When did I get old? How did I become, “you know, that old guy”?

Depending upon which metric one consults, being born in 1961, I am either at the tail edge of the baby boomer generation or the leading edge of gen X.

I still think of myself as a vibrant, hard-working, contributor who readily and expertly rises to whatever challenges I encounter. I may be bit slower on the uptake at times, but I believe this is due to wisdom I have gained rather than diminished capacity. Not everyone shares this opinion.

Relating to the men and women born at the tail end of generation X, the millennials, and now those of generation Z entering the work force is not difficult for me. I hear this is a challenge for many of my generation and I suppose this is different for me because of my natural inclination to embrace technology, youthful attitude, and being able to respect people regardless of age. The problem I have is overcoming the expectation that I won’t be able to relate well.

I admit sometimes I reminisce about the days when we had to manually bind protocols to a card to get a network connection or write code to do what today is done with a click of a button and no understanding of what happens behind the scenes. This gives me a great appreciation for the wonderful advances we’ve made that perhaps those of the later generations are not aware. This can sometimes be frustrating, and I do my best to remember that I too take for granted those things made easier by advances in ways of doing that my predecessors developed that they had to do “the hard way” in their youth (such as indoor plumbing). There is something about being born into a way of doing that makes it tough to understand the trials of the past.

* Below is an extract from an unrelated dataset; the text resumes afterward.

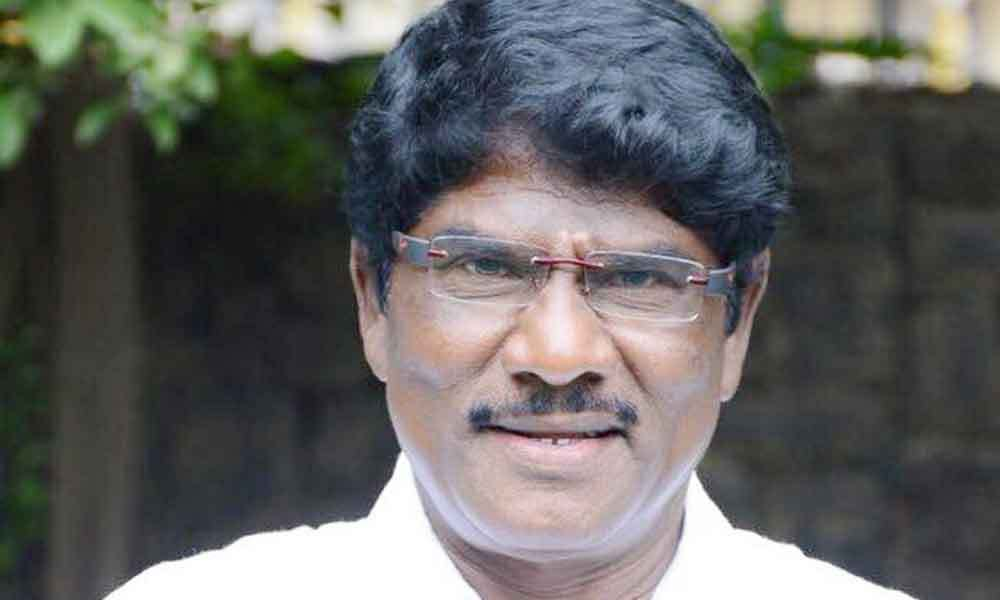 Actor Jayaraj Periyamayathevar's Age, Height, Wiki, Biography, Caste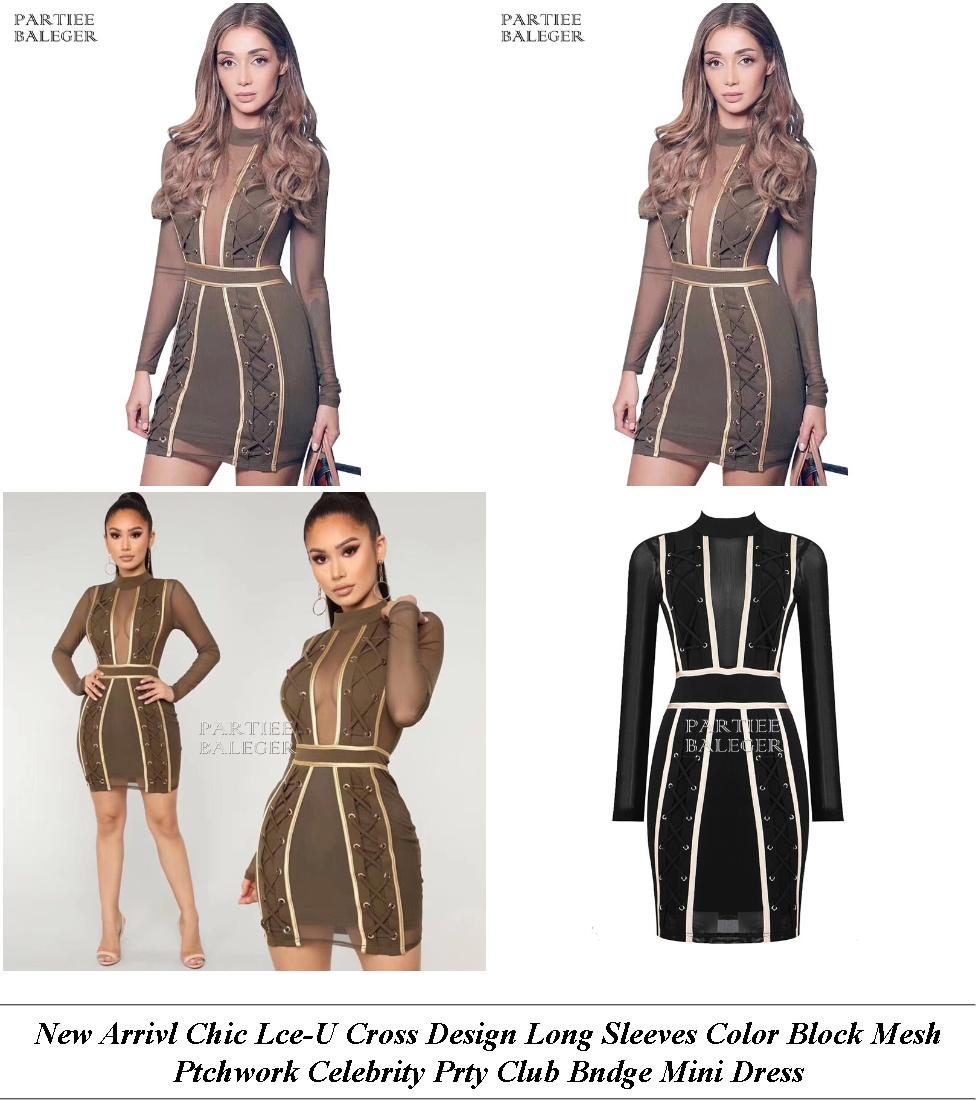 Lack Formal Dresses Long Cheap - Online Clearance Sales Australia - Celerity Dresses Online Uk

Because I contributed to that explosion of technological growth which began in the 70’s I have a tendency to want to understand everything about everything I’m working on. Working in the cloud with AWS, Azure, micro services, containers, mega data, and the seemingly daily releases of new digital advances, I’m just not able to comprehend it all. Letting go of that need to understand is sometimes difficult.

Although I’ve striven on one hand to land that long term gig some of my contemporaries have managed, my quest for learning and exploring uncharted territory on the other has driven me to look for new roles every few years. Until recently I thought I was invincible and would never have difficulty lining up the next opportunity. Time has caught up to me and I’m actually struggling to find a role that meets my requirements, I have the skills for, and I actually get offered. I always try to own my situation so I won’t blame it on age discrimination, but I can’t help a nagging feeling that it is in play. The reality of retirement looming in the next twelve to twenty years certainly gives me pause before considering another change.

“Each generation imagines itself to be more intelligent than the one that went before it, and wiser than the one that comes after it.” — George Orwell

When I’m working with the newest technologies I get so excited thinking about the possibilities! Advances in managing data, not having to worry about what’s behind the IaaS or PaaS solution, streamlined agile development processes, awesome tools in the cloud, fast affordable bandwidth and storage, and advanced powerful high-level languages make this a great time to be in technology. I’m still amazed that things from my childhood that were science fiction like traveling to Mars, AI, robotics, and self-driving cars as well as things we never even dreamed of like 3D printing, are now a reality. I feel blessed that I’m at an age where I can truly appreciate it. I know those being born now, through no fault of their own, will completely take these things for granted.

Sometimes I feel underappreciated and left behind by those younger. How I became a part of this group and no longer the one speeding past the old-timers, I’ll never fathom. When I connect with them, which is more often than when I don’t, I am rewarded with a fresh perspective that I just don’t get with those my age. I am astonished by the insight and depth these gen x,y, and z peeps can bring to a brainstorming session where the boomers often get hung up on old notions that don’t always work any more. Once in a while I’ll be surprised by receiving props totally unexpectedly. It is so wonderful when that happens because it is so genuine and shows so much gratitude that I am deeply touched.

I still have a number of good years in me before I’m ready to step aside. I hope to continue to learn from all who I work with and that I can be an inspiration and share my knowledge with anyone willing to learn. I am thankful for the opportunities I’ve had and the prospects of many more to come.